I have a dataframe made up of following data
val df = List(
(1,"wwe",List(1,2,3)),
(2,"dsad",List.empty),
(3,"dfd",null)).toDF("id","name","value")
df.show
+---+----+---------+
| id|name| value|
+---+----+---------+
| 1| wwe|[1, 2, 3]|
| 2|dsad| []|
| 3| dfd| null|
+---+----+---------+
inorder to explode array column values I used the following logic
def explodeWithNull(f:StructField): Column ={
explode(
when(
col(f.name).isNotNull, col(f.name)
).otherwise(
f.dataType.asInstanceOf[ArrayType].elementType match{
case StringType => array(lit(""))
case DoubleType => array(lit(0.0))
case IntegerType => array(lit(0))
case _ => array(lit(""))
}
)
)
}
def explodeAllArraysColumns(dataframe: DataFrame): DataFrame = {
val schema: StructType = dataframe.schema
val arrayFileds: Seq[StructField] = schema.filter(f => f.dataType.typeName == "array")
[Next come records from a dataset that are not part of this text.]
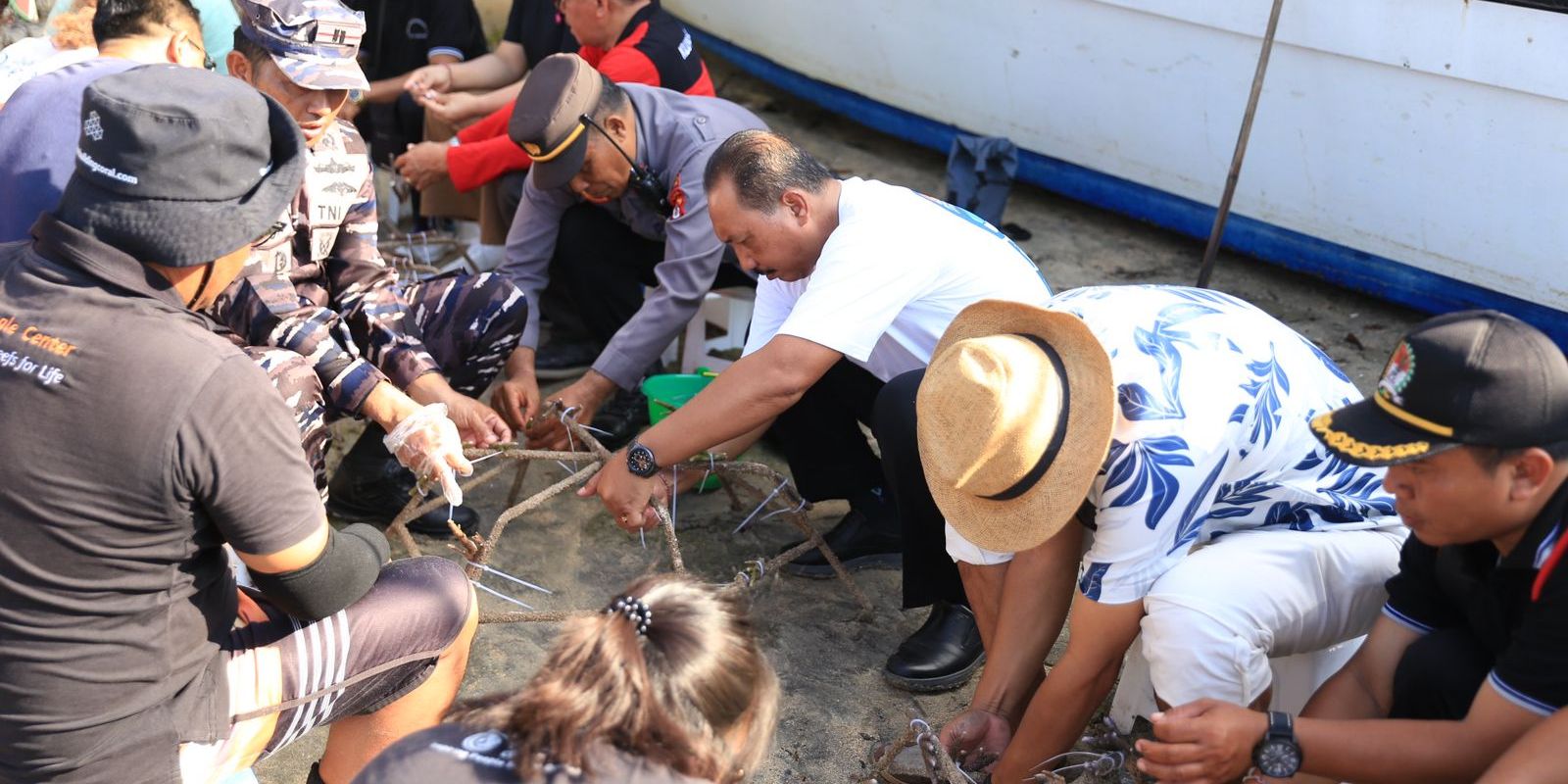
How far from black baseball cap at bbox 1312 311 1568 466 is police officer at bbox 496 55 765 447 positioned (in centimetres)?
212

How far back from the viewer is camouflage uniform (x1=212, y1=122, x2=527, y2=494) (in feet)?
9.78

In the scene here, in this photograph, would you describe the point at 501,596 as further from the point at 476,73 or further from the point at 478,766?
the point at 476,73

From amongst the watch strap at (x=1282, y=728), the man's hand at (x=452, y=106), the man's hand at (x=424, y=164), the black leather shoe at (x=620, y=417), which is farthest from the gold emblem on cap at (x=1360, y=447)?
the man's hand at (x=452, y=106)

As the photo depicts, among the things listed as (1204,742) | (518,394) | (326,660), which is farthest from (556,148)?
(1204,742)

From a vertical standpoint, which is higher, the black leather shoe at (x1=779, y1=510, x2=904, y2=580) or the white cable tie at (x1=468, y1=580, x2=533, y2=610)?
the black leather shoe at (x1=779, y1=510, x2=904, y2=580)

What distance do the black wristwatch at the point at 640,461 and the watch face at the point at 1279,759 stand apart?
142cm

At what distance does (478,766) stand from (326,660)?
2.46 ft

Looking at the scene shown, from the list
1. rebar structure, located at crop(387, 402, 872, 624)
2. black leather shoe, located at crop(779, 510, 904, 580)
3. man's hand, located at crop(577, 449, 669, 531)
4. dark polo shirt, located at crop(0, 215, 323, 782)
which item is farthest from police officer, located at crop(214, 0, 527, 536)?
dark polo shirt, located at crop(0, 215, 323, 782)

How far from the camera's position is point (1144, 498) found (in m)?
2.18

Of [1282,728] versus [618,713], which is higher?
[618,713]

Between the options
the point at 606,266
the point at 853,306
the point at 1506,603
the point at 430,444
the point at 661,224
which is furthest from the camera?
the point at 606,266

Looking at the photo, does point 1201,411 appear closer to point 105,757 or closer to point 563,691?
point 563,691

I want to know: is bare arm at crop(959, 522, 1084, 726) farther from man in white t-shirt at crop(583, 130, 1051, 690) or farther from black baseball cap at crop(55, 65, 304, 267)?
black baseball cap at crop(55, 65, 304, 267)

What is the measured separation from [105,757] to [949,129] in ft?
15.9
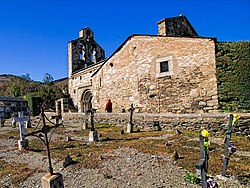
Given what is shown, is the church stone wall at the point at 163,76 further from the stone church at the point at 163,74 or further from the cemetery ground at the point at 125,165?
the cemetery ground at the point at 125,165

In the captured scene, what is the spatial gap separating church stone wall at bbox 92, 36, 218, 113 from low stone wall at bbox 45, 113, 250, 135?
161 centimetres

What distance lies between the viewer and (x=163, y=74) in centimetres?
Answer: 1230

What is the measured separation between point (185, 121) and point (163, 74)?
12.8ft

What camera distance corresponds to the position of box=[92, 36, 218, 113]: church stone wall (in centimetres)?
1041

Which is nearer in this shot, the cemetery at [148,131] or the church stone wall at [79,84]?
the cemetery at [148,131]

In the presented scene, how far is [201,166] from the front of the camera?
2.65 metres

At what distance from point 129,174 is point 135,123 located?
721 cm

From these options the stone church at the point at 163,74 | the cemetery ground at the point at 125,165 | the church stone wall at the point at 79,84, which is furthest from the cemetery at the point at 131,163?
the church stone wall at the point at 79,84

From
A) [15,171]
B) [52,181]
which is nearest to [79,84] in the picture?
[15,171]

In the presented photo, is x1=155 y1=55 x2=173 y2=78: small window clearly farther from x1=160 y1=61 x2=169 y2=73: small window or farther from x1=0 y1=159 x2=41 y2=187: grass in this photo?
x1=0 y1=159 x2=41 y2=187: grass

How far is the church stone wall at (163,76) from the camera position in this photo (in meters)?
10.4

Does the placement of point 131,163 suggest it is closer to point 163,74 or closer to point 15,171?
point 15,171

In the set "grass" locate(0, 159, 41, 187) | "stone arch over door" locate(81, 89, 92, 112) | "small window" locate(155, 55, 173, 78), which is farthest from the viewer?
"stone arch over door" locate(81, 89, 92, 112)

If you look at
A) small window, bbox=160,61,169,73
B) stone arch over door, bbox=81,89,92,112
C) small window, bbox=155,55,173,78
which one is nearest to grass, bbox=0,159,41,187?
small window, bbox=155,55,173,78
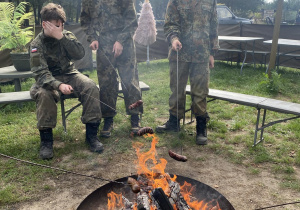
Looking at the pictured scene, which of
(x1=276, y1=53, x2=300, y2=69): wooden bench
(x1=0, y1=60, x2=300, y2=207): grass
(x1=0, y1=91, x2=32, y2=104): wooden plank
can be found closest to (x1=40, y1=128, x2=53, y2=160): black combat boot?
(x1=0, y1=60, x2=300, y2=207): grass

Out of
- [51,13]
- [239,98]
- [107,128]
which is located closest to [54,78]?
[51,13]

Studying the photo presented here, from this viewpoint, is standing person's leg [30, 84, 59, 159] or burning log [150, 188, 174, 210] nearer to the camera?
burning log [150, 188, 174, 210]

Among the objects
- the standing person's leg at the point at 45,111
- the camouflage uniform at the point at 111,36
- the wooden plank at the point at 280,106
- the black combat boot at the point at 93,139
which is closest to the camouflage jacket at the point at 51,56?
the standing person's leg at the point at 45,111

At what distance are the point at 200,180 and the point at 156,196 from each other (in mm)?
1405

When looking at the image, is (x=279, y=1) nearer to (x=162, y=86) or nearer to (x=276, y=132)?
(x=162, y=86)

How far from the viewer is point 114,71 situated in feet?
14.7

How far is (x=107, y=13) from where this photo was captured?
14.2ft

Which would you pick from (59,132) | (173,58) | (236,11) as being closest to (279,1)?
(173,58)

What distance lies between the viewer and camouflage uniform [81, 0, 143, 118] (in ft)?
14.2

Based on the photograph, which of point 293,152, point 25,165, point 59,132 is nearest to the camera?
point 25,165

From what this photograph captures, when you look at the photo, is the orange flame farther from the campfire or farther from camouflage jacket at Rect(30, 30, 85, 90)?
camouflage jacket at Rect(30, 30, 85, 90)

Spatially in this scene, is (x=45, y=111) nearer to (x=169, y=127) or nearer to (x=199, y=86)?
(x=169, y=127)

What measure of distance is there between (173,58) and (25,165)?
8.99 ft

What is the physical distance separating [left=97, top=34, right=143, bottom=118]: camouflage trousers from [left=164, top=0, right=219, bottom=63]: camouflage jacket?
755mm
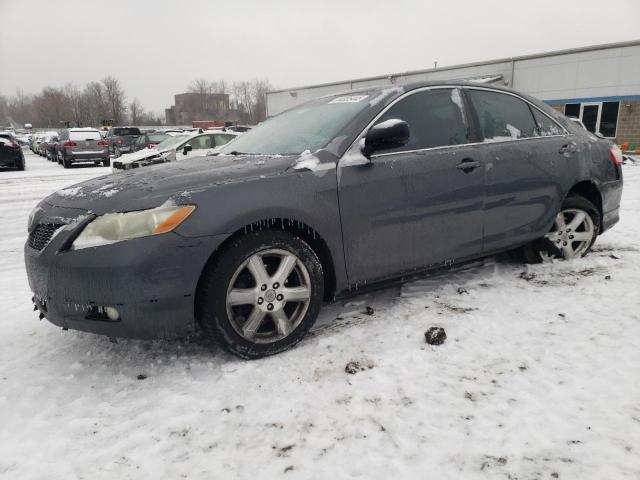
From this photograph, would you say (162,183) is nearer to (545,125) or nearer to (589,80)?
(545,125)

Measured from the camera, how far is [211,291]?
242 cm

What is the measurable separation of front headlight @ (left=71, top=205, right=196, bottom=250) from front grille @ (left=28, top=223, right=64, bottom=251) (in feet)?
0.79

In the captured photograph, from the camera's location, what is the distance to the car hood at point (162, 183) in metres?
2.42

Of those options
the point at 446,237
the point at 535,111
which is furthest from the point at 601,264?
the point at 446,237

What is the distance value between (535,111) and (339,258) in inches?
94.6

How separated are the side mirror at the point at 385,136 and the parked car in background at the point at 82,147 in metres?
18.3

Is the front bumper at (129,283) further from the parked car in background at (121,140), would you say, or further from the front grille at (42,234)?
the parked car in background at (121,140)

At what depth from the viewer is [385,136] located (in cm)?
279

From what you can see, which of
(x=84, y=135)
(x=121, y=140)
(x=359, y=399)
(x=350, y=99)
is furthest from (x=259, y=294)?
(x=121, y=140)

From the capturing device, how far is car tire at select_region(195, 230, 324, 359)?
8.02 ft

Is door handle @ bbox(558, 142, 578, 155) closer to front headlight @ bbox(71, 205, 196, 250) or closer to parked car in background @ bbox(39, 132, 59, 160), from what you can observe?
front headlight @ bbox(71, 205, 196, 250)

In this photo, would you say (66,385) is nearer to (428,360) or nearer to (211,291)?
(211,291)

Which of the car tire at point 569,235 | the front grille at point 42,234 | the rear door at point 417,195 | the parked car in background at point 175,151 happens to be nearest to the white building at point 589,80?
the parked car in background at point 175,151

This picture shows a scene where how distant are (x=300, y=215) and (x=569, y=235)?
8.94 ft
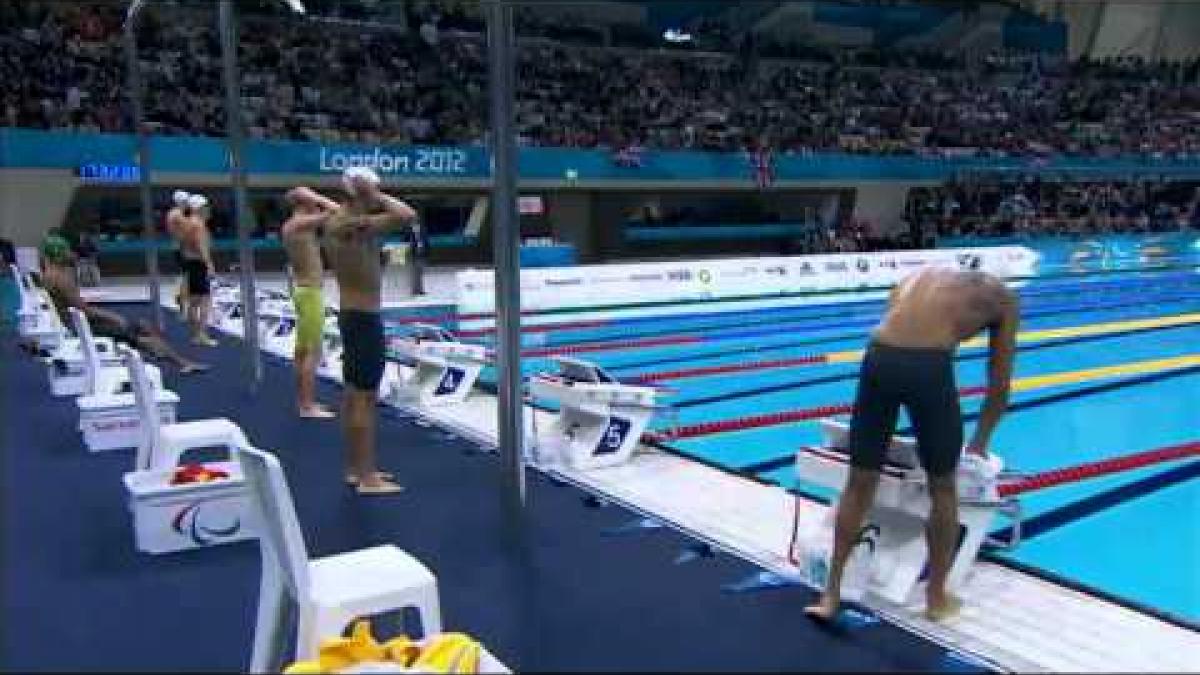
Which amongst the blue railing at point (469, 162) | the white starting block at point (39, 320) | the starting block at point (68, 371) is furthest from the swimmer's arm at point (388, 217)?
the blue railing at point (469, 162)

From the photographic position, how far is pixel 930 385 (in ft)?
10.0

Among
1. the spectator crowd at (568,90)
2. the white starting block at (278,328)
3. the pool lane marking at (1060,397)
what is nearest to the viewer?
the pool lane marking at (1060,397)

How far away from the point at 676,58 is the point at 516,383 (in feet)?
85.4

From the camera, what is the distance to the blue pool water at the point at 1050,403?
445 cm

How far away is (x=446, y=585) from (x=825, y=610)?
1.29m

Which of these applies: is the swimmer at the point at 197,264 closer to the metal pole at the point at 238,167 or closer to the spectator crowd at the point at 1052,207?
the metal pole at the point at 238,167

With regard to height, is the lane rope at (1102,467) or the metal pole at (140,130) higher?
the metal pole at (140,130)

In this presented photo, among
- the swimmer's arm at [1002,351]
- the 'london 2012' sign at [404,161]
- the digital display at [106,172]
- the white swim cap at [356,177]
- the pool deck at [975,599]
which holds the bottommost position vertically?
the pool deck at [975,599]

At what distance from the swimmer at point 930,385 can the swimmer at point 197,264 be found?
763 centimetres

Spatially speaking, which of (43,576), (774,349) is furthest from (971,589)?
(774,349)

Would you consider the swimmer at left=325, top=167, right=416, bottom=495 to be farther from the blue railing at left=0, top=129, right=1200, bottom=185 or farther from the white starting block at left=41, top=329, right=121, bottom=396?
the blue railing at left=0, top=129, right=1200, bottom=185

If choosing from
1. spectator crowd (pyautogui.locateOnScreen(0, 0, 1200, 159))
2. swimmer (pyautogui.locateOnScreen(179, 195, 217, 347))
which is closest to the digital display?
spectator crowd (pyautogui.locateOnScreen(0, 0, 1200, 159))

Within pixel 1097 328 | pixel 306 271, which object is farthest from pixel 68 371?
pixel 1097 328

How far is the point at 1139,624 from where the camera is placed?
131 inches
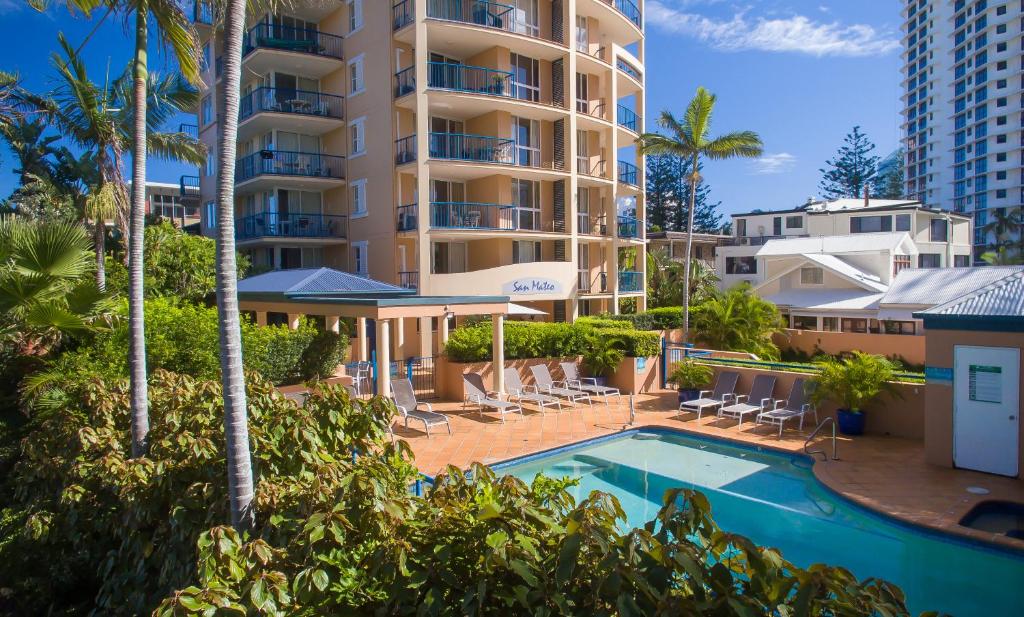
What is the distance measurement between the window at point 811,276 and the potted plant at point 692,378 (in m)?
18.0

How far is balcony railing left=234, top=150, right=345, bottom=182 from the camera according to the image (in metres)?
28.9

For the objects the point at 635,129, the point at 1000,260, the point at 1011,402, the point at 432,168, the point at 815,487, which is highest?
the point at 635,129

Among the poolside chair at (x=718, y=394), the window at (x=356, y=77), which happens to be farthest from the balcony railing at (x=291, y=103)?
the poolside chair at (x=718, y=394)

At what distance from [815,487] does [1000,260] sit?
50.2 m

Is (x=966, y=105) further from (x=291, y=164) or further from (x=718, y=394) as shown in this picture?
(x=718, y=394)

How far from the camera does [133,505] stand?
533cm

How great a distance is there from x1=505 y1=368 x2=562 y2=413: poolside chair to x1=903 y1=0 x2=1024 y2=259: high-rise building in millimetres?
77468

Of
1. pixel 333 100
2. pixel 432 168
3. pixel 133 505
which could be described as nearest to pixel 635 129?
pixel 432 168

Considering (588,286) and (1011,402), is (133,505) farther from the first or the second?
(588,286)

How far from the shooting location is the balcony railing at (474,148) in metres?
26.4

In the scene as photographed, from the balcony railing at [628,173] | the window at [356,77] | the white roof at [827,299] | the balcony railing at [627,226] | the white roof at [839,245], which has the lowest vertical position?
the white roof at [827,299]

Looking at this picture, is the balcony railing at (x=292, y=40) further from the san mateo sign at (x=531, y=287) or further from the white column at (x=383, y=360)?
the white column at (x=383, y=360)

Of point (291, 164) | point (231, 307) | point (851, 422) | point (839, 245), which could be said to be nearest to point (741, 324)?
point (839, 245)

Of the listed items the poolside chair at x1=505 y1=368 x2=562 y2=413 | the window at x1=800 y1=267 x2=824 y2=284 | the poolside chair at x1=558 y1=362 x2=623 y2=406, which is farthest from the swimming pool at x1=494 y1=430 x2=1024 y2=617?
the window at x1=800 y1=267 x2=824 y2=284
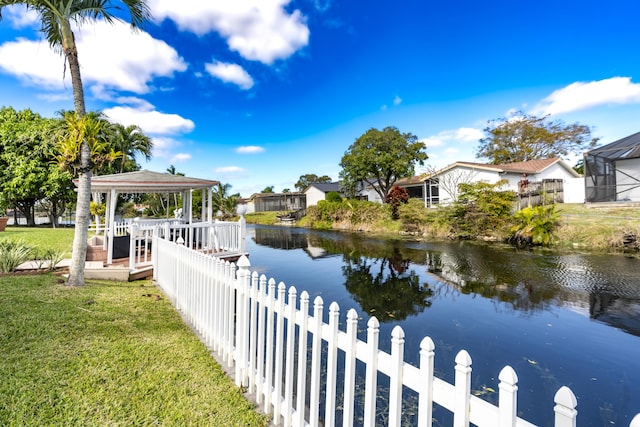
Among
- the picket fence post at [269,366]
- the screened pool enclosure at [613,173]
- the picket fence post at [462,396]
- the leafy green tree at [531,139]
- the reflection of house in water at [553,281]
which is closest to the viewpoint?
the picket fence post at [462,396]

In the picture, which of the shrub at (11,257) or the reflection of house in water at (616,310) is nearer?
the reflection of house in water at (616,310)

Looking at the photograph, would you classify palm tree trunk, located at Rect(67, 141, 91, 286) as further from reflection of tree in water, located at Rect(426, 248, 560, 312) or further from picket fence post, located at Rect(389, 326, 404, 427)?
reflection of tree in water, located at Rect(426, 248, 560, 312)

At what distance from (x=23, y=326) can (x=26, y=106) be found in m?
28.4

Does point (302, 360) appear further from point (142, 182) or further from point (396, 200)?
point (396, 200)

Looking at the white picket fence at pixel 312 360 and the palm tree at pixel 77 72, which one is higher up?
the palm tree at pixel 77 72

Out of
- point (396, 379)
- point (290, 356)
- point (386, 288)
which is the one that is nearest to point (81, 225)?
point (290, 356)

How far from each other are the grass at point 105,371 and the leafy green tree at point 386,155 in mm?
27041

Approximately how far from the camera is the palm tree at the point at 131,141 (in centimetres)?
2161

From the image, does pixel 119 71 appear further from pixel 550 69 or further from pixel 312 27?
pixel 550 69

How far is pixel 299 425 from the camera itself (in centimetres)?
217

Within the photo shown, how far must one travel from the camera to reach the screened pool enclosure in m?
16.5

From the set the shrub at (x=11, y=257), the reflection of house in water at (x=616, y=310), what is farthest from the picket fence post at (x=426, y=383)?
the shrub at (x=11, y=257)

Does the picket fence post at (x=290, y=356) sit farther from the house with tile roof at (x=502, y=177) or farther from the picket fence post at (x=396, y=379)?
the house with tile roof at (x=502, y=177)

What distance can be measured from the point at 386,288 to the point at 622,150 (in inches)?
702
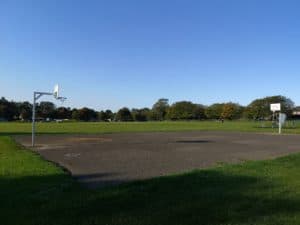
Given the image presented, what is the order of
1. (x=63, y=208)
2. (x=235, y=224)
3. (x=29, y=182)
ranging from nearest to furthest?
1. (x=235, y=224)
2. (x=63, y=208)
3. (x=29, y=182)

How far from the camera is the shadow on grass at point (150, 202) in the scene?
658cm

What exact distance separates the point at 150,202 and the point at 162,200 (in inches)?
10.4

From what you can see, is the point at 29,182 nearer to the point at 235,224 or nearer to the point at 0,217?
the point at 0,217

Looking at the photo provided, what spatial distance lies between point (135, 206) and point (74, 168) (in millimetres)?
6390

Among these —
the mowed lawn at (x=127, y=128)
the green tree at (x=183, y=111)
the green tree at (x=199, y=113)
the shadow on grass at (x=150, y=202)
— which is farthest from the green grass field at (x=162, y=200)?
the green tree at (x=199, y=113)

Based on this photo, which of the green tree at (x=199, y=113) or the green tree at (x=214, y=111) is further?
the green tree at (x=199, y=113)

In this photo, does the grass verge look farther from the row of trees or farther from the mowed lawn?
the row of trees

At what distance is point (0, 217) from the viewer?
6.75 metres

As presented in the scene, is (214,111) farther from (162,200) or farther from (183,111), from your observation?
(162,200)

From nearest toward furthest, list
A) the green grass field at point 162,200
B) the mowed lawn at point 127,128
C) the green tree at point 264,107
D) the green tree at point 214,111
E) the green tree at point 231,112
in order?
1. the green grass field at point 162,200
2. the mowed lawn at point 127,128
3. the green tree at point 264,107
4. the green tree at point 231,112
5. the green tree at point 214,111

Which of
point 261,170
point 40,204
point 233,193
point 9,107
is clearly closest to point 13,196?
point 40,204

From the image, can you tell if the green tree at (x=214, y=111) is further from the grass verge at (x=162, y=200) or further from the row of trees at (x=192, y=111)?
the grass verge at (x=162, y=200)

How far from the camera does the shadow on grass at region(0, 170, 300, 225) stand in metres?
6.58

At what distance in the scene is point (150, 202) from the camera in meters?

arrayFileds.foldLeft(dataframe) {
(df: DataFrame, f: StructField) => df.withColumn(f.name,explodeWithNull(f))
}
}
explodeAllArraysColumns(df).show
+---+----+-----+
| id|name|value|
+---+----+-----+
| 1| wwe| 1|
| 1| wwe| 2|
| 1| wwe| 3|
| 3| dfd| 0|
+---+----+-----+
exploding this way I'm missing out the row which is an empty array in df. Ideally I don't want to miss that row,I either want a null or a default value for that column in the exploded dataframe.How to achieve this?